== Given data ==

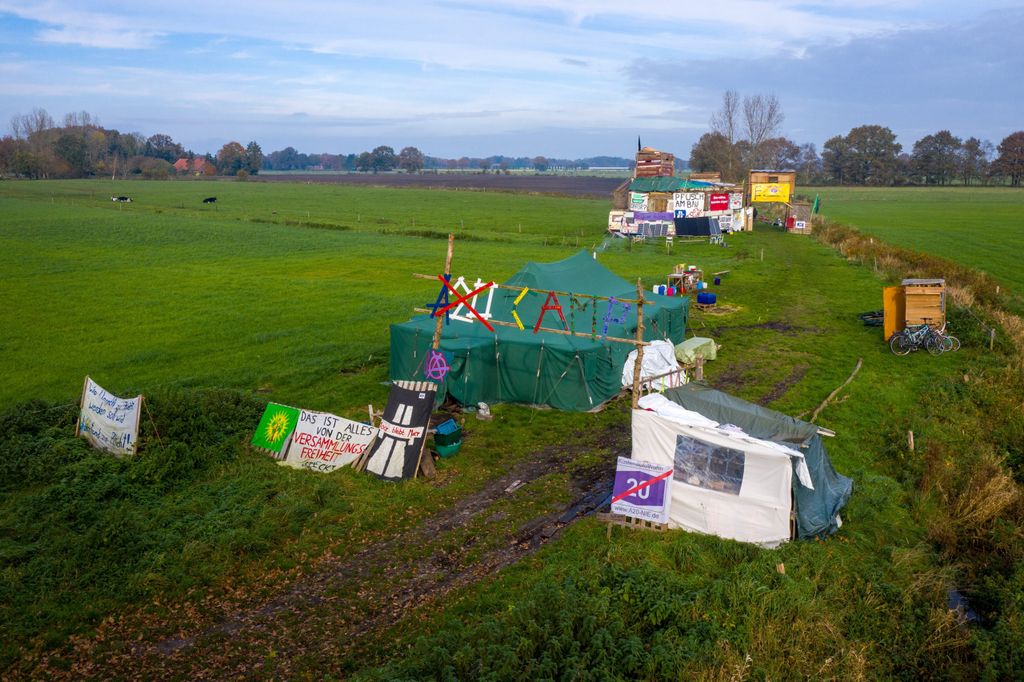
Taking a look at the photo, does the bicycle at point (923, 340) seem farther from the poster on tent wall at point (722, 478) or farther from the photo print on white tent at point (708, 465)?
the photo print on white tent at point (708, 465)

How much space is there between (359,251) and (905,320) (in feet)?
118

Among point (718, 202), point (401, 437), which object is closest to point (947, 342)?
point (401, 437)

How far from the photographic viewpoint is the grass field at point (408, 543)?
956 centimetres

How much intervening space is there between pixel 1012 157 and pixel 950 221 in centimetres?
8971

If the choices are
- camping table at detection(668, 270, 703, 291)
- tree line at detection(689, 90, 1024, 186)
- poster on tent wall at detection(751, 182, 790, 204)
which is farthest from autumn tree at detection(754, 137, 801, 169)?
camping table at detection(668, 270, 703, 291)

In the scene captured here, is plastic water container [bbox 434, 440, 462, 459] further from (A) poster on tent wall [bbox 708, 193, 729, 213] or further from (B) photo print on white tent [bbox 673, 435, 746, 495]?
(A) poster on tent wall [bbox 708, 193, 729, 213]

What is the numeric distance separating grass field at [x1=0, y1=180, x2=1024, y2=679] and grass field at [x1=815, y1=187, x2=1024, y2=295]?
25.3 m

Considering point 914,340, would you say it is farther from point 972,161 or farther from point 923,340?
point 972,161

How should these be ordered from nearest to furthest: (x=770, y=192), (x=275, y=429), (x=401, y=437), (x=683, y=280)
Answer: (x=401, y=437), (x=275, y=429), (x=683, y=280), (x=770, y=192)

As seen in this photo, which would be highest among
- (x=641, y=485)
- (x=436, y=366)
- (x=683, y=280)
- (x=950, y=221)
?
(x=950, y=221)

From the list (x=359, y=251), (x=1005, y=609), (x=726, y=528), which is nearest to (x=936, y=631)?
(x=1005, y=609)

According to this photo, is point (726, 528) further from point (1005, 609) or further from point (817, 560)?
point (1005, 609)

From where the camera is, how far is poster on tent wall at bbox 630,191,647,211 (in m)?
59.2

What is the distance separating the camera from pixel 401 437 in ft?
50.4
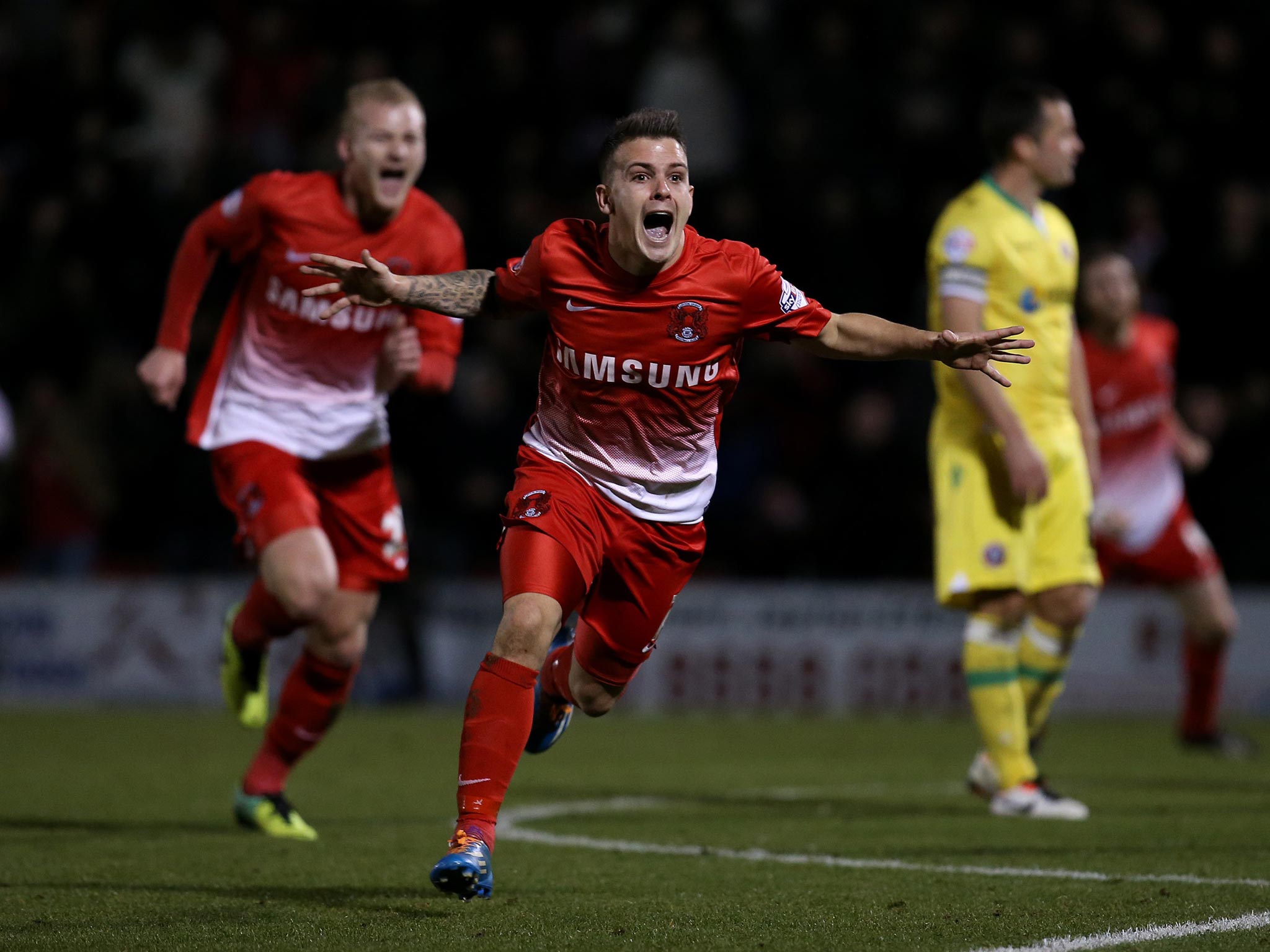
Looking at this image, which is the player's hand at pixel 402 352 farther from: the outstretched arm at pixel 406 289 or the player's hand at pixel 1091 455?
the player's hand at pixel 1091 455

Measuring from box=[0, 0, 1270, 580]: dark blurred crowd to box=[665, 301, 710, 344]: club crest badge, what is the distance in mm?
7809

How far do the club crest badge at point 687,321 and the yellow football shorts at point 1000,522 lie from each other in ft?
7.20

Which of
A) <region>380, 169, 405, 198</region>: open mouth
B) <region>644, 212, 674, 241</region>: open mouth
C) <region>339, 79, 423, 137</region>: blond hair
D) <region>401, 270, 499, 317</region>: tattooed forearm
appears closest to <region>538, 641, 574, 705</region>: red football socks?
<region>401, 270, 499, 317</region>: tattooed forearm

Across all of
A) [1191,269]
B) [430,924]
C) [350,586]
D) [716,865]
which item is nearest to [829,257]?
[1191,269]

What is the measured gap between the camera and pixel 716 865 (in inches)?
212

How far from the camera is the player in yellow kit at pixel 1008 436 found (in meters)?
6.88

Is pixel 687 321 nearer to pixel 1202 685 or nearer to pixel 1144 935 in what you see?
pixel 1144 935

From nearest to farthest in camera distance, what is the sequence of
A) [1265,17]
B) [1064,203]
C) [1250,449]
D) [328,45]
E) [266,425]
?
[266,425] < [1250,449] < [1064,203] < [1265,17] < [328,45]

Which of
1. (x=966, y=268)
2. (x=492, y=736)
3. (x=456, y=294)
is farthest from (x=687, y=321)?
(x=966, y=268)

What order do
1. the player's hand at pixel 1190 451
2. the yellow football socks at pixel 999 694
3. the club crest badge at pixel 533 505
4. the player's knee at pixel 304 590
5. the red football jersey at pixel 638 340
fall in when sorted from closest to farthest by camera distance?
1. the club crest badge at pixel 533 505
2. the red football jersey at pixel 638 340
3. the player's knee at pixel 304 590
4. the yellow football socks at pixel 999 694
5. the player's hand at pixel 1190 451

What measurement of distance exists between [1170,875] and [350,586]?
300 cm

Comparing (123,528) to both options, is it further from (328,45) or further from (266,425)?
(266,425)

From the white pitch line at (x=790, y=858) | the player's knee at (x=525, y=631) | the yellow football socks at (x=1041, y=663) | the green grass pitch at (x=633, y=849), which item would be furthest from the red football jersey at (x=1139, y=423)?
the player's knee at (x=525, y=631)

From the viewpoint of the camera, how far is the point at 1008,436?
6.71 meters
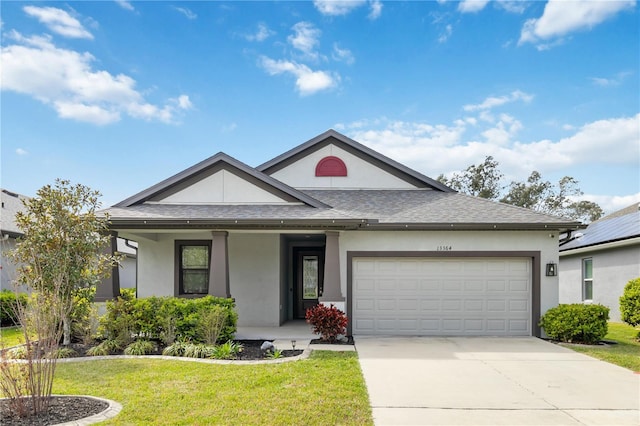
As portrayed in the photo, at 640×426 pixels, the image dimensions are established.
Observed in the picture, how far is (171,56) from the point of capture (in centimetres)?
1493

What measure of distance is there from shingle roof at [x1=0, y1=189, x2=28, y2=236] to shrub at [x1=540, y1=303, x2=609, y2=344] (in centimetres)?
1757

===

§ Task statement
Every line above should be repeated exactly; pictures stay out of the copy.

§ Written solution
Taking a look at the photo, does the bicycle at point (923, 340) seem farther from the poster on tent wall at point (722, 478) or farther from the photo print on white tent at point (708, 465)?
the photo print on white tent at point (708, 465)

How much space is there between (359,251) and (905,320) (in feet)?
118

Among point (718, 202), point (401, 437), which object is closest to point (947, 342)?
point (401, 437)

How far from the photographic viewpoint is the grass field at point (408, 543)?
956 centimetres

How much intervening space is there between pixel 1012 157 and pixel 950 221 in centimetres?
8971

If the choices are
- camping table at detection(668, 270, 703, 291)
- tree line at detection(689, 90, 1024, 186)
- poster on tent wall at detection(751, 182, 790, 204)
which is farthest from autumn tree at detection(754, 137, 801, 169)?
camping table at detection(668, 270, 703, 291)

In the scene captured here, is plastic water container [bbox 434, 440, 462, 459] further from (A) poster on tent wall [bbox 708, 193, 729, 213] or further from (B) photo print on white tent [bbox 673, 435, 746, 495]?
(A) poster on tent wall [bbox 708, 193, 729, 213]

What is the numeric distance separating grass field at [x1=0, y1=180, x2=1024, y2=679] and grass field at [x1=815, y1=187, x2=1024, y2=295]?
25.3 m

Considering point 914,340, would you say it is farther from point 972,161 or farther from point 923,340?
point 972,161

How should these be ordered from nearest to furthest: (x=770, y=192), (x=275, y=429), (x=401, y=437), (x=683, y=280)
Answer: (x=401, y=437), (x=275, y=429), (x=683, y=280), (x=770, y=192)

As seen in this photo, which would be highest among
- (x=641, y=485)
- (x=436, y=366)
- (x=683, y=280)
- (x=950, y=221)
?
(x=950, y=221)

From the list (x=359, y=251), (x=1005, y=609), (x=726, y=528), which is nearest to (x=936, y=631)?
(x=1005, y=609)

According to this photo, is point (726, 528) further from point (1005, 609) or further from point (817, 560)?
point (1005, 609)

From where the camera is, how far is poster on tent wall at bbox 630,191,647,211 (in m)?
59.2

What is the distance separating the camera from pixel 401 437 in ft?
50.4
Looking at this image, which is the player's hand at pixel 402 352 farther from: the outstretched arm at pixel 406 289 or the player's hand at pixel 1091 455?
the player's hand at pixel 1091 455

Measuring from box=[0, 0, 1270, 580]: dark blurred crowd to box=[665, 301, 710, 344]: club crest badge, what is the distance in mm?
7809

How far do the club crest badge at point 687,321 and the yellow football shorts at point 1000,522 lie from each other in ft?
7.20

Which of
A) <region>380, 169, 405, 198</region>: open mouth
B) <region>644, 212, 674, 241</region>: open mouth
C) <region>339, 79, 423, 137</region>: blond hair
D) <region>401, 270, 499, 317</region>: tattooed forearm
appears closest to <region>538, 641, 574, 705</region>: red football socks?
<region>401, 270, 499, 317</region>: tattooed forearm

Across all of
A) [1191,269]
B) [430,924]
C) [350,586]
D) [716,865]
which item is nearest to [829,257]?
[1191,269]

What is the measured gap between the camera and pixel 716 865 (in inches)?
212

How far from the camera is the player in yellow kit at pixel 1008 436 found (in meters)?
6.88

Is pixel 687 321 nearer to pixel 1202 685 or nearer to pixel 1144 935 in what you see?
pixel 1144 935

From nearest to farthest in camera distance, what is the sequence of
A) [1265,17]
B) [1064,203]
C) [1250,449]
D) [328,45]
E) [266,425]
?
[266,425] < [1250,449] < [1064,203] < [1265,17] < [328,45]

Which of
1. (x=966, y=268)
2. (x=492, y=736)
3. (x=456, y=294)
is farthest from (x=687, y=321)?
(x=966, y=268)

What order do
1. the player's hand at pixel 1190 451
2. the yellow football socks at pixel 999 694
3. the club crest badge at pixel 533 505
4. the player's knee at pixel 304 590
5. the red football jersey at pixel 638 340
fall in when sorted from closest to farthest by camera distance?
1. the club crest badge at pixel 533 505
2. the red football jersey at pixel 638 340
3. the player's knee at pixel 304 590
4. the yellow football socks at pixel 999 694
5. the player's hand at pixel 1190 451

What measurement of distance exists between [1170,875] and [350,586]?
300 cm

Comparing (123,528) to both options, is it further from (328,45) or further from (266,425)?
(266,425)

From the white pitch line at (x=790, y=858) | the player's knee at (x=525, y=631) | the yellow football socks at (x=1041, y=663) | the green grass pitch at (x=633, y=849), which item would be furthest from the red football jersey at (x=1139, y=423)?
the player's knee at (x=525, y=631)

From the viewpoint of the camera, how far is the point at 1008,436?
6.71 meters
As portrayed in the photo, at 640×426 pixels, the image dimensions are established.
Observed in the picture, how far is (171,56) from the point of capture (in centimetres)?
1493

What measure of distance is there from shingle roof at [x1=0, y1=189, x2=28, y2=236] to shrub at [x1=540, y1=303, x2=609, y2=344] (in centimetres)?
1757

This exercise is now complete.